Vectorized reward. Returns (total[N], components).

components is a per-term breakdown of what each shaping term contributed to total per graph (mutually-exclusive correct/wrong terms zero out on the inactive branch). sum(components.values()) == total by construction. Used by callers to log per-component means per epoch — diagnostic for which term the policy is exploiting.

Source code in graphids/core/models/fusion/reward.py
def compute(
    self,
    td: TensorDict,
    preds: torch.Tensor,
    labels: torch.Tensor,
    alphas: torch.Tensor,
) -> tuple[torch.Tensor, dict[str, torch.Tensor]]:
    """Vectorized reward. Returns ``(total[N], components)``.

    ``components`` is a per-term breakdown of what each shaping term
    contributed to ``total`` per graph (mutually-exclusive correct/wrong
    terms zero out on the inactive branch). ``sum(components.values()) ==
    total`` by construction. Used by callers to log per-component means
    per epoch — diagnostic for which term the policy is exploiting.
    """
    anomaly, gat_prob = self.derive_scores(td)
    vgae_conf = td["vgae", "conf"].squeeze(-1)
    gat_conf = td["gat", "conf"].squeeze(-1)
    combined_conf = torch.max(vgae_conf, gat_conf)

    correct = preds == labels
    base = torch.where(correct, self._reward_correct, self._reward_incorrect)
    agreement = 1.0 - (anomaly - gat_prob).abs()

    max_score = torch.max(anomaly, gat_prob)
    confidence = torch.where(labels == 1, max_score, 1.0 - max_score)
    bonus = self._confidence_weight * confidence + self._combined_conf_weight * combined_conf

    disagreement = self._disagreement_penalty * (1.0 - agreement)
    fused = alphas * gat_prob + (1 - alphas) * anomaly
    overconf = torch.where(
        preds == 1,
        self._overconf_penalty * fused,
        self._overconf_penalty * (1.0 - fused),
    )
    balance = self._balance_weight * (1.0 - (alphas - 0.5).abs() * 2)

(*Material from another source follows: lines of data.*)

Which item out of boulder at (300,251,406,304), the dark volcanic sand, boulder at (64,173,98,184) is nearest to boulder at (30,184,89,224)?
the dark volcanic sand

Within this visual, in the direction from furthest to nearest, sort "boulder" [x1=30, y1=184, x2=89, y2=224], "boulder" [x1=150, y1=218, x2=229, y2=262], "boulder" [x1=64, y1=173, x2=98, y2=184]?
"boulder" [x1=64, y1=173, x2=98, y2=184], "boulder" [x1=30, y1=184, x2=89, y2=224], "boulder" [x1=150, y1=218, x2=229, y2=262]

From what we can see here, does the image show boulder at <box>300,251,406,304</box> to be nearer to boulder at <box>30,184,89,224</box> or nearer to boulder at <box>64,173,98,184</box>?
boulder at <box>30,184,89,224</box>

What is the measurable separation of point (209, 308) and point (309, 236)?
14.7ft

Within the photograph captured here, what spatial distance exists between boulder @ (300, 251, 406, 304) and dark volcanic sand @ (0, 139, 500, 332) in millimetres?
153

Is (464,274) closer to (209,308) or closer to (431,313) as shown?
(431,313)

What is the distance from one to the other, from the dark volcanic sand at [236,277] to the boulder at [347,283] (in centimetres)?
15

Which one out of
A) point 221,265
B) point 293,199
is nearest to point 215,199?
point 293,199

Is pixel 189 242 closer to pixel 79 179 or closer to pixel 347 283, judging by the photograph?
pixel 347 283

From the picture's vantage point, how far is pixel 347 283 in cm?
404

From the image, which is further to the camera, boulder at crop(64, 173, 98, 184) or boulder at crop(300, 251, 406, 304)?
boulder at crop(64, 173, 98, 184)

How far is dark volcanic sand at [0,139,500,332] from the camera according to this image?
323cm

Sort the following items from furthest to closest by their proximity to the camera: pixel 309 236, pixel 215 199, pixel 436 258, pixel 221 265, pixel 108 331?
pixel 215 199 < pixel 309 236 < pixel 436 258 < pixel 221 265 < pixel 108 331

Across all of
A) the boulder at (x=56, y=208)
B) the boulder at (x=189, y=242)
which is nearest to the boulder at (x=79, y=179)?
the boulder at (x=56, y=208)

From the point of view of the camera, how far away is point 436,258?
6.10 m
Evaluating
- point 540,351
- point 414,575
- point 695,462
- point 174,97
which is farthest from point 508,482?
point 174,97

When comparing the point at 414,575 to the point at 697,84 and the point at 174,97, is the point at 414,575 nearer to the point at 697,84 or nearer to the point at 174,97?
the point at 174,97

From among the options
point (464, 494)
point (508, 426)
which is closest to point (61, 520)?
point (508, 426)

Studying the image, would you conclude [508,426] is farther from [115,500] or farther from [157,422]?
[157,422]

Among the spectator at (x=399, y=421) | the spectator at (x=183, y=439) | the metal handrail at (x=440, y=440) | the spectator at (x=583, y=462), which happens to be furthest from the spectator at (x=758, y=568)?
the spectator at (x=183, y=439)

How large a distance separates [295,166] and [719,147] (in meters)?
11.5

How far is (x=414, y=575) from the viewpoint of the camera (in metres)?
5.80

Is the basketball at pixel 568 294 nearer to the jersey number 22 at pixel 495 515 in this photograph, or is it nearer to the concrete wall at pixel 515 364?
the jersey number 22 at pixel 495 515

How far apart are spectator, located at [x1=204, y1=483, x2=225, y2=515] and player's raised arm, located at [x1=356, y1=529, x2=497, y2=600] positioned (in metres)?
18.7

    zero = torch.zeros_like(base)
    components = {
        "r_classification": base,
        "r_agreement": torch.where(correct, agreement, zero),
        "r_confidence": torch.where(correct, bonus, zero),
        "r_disagreement_penalty": torch.where(correct, zero, disagreement),
        "r_overconfidence_penalty": torch.where(correct, zero, overconf),
        "r_balance": balance,
    }
    total = sum(components.values())
    return total, components
derive_scores
derive_scores(td: TensorDict) -> tuple[torch.Tensor, torch.Tensor]

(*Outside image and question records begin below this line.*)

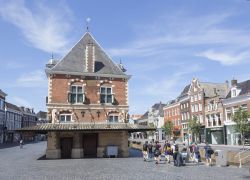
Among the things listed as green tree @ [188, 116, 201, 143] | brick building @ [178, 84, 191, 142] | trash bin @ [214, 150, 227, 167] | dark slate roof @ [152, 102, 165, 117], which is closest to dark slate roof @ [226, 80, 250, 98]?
green tree @ [188, 116, 201, 143]

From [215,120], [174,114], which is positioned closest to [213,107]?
[215,120]

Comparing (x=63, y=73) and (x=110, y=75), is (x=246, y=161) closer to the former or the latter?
(x=110, y=75)

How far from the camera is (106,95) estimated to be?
31.5 metres

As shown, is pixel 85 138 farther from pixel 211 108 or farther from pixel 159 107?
pixel 159 107

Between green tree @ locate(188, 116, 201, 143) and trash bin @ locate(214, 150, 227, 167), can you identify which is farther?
green tree @ locate(188, 116, 201, 143)

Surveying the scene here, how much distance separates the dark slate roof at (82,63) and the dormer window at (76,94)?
5.00 ft

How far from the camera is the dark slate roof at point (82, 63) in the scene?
3069cm

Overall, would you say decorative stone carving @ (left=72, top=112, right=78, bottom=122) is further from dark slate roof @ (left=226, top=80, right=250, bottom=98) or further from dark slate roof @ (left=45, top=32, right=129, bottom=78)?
dark slate roof @ (left=226, top=80, right=250, bottom=98)

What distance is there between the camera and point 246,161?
21266mm

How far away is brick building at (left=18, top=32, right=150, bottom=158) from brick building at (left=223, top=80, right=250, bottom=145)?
72.7 feet

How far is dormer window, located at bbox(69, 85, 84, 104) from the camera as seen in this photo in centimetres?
3052

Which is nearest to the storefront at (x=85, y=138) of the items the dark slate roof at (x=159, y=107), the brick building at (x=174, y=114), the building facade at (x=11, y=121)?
the brick building at (x=174, y=114)

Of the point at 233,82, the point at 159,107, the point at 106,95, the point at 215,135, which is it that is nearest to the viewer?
the point at 106,95

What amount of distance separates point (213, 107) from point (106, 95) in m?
28.5
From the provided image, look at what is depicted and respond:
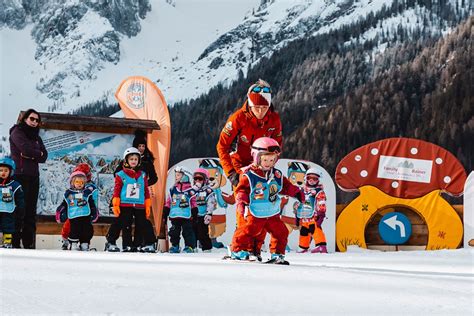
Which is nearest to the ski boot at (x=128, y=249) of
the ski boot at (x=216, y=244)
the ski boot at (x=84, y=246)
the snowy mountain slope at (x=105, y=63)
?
the ski boot at (x=84, y=246)

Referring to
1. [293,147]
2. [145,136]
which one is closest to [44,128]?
[145,136]

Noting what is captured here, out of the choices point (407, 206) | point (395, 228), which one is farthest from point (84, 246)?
point (407, 206)

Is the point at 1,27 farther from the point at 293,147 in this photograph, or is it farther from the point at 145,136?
the point at 145,136

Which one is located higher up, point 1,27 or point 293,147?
point 1,27

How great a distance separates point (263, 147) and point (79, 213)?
120 inches

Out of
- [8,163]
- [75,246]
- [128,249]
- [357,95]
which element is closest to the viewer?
[8,163]

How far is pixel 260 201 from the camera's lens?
17.5ft

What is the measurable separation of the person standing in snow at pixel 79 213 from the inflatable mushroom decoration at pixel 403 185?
375cm

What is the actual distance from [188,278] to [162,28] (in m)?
38.6

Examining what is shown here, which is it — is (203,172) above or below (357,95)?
below

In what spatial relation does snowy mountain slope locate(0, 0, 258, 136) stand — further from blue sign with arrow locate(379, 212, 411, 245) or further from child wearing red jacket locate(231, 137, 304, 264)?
child wearing red jacket locate(231, 137, 304, 264)

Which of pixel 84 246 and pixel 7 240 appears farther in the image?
pixel 84 246

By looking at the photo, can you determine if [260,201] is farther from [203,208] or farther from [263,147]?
[203,208]

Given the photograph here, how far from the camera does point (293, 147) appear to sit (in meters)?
25.2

Return (anomaly_scores[N], gat_probs_pos[N]).

anomaly was previously (errors @ weights).clamp(0, 1) — saturated to 1.0 for nearly every sample because typical weighted error magnitudes are O(1)–O(10), well above the clamp ceiling. That broke the RL fusion path: at α≈0.5 the blended score α·gat_prob + (1−α)·anomaly was ≥0.5 everywhere → predict-attack on every sample → MCC≈0 even though AUROC was perfect (the ranking was right but the threshold was uniformly above benigns). Replace the clamp with the Möbius transform x/(1+x): bounded [0, 1) on non-negative errors (recon, mahal, kl are all non-negative), strictly monotonic, parameter-free, preserves rank ordering. This matches the sigmoidal compression weighted_avg already uses on recon_mean.

Source code in graphids/core/models/fusion/reward.py
def derive_scores(self, td: TensorDict) -> tuple[torch.Tensor, torch.Tensor]:
    """Return (anomaly_scores[N], gat_probs_pos[N]).

    ``anomaly`` was previously ``(errors @ weights).clamp(0, 1)`` —
    saturated to 1.0 for nearly every sample because typical weighted
    error magnitudes are O(1)–O(10), well above the clamp ceiling. That
    broke the RL fusion path: at α≈0.5 the blended score
    ``α·gat_prob + (1−α)·anomaly`` was ≥0.5 everywhere → predict-attack
    on every sample → MCC≈0 even though AUROC was perfect (the ranking
    was right but the threshold was uniformly above benigns). Replace
    the clamp with the Möbius transform ``x/(1+x)``: bounded [0, 1) on
    non-negative errors (recon, mahal, kl are all non-negative), strictly
    monotonic, parameter-free, preserves rank ordering. This matches the
    sigmoidal compression ``weighted_avg`` already uses on `recon_mean`.
    """
    weighted = (td["vgae", "errors"] * self._vgae_weights).sum(dim=1)
    anomaly = weighted / (1.0 + weighted)
    gat_prob = td["gat", "probs"][:, 1]
    return anomaly, gat_prob
normalize
normalize(td: TensorDict) -> TensorDict

Clamp confidence keys to [0, 1]. Returns a shallow-cloned TD.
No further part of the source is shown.